Delighted to announce that my work is featured in the new issue of Painterstubes magazine

My painting ‘Peripheries’ is on the front and back covers

http://www.painterstubes.gallery

Here’s the painting hanging in a house in Westport, County Mayo

This installation is for an episode of an interior design show on Irish television. More news soon!

big ones

I thought I would bring together some of my large works from the last few years, here in a post, and remind myself where they are now.

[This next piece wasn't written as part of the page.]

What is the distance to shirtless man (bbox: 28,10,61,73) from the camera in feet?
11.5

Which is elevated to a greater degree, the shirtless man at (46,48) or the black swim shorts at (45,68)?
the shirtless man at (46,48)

All these paintings are between 150 and 300cm long and up to 140cm deep. All were made on unstretched linen, stamped to my studio wall, then stretched afterwards, either here or at their destination after they were sold

This is ‘Tower’ just under 3m long. It was a huge challenge getting it out to its new home, by boat, onto a little island off Donegal

This is ‘Voyage’, about 100x190cm, shown at Mark Borghi Fine Art in New York, and placed with a client over there

Me with ‘Lugh’s Portal’ on the opening night of my show at MBFA last year. The painting is still there in their inventory

This is ‘Due West’ in my solo show of the same name two years ago at GreenFuse gallery in Westport. It’s home again now

Green Fuse Show

So delighted to have another solo show at Green Fuse Gallery in Westport, County Mayo, which opened last night

Here are a few photos of some of the works

(and me peering through the window before heading back home on the bus to Donegal this morning)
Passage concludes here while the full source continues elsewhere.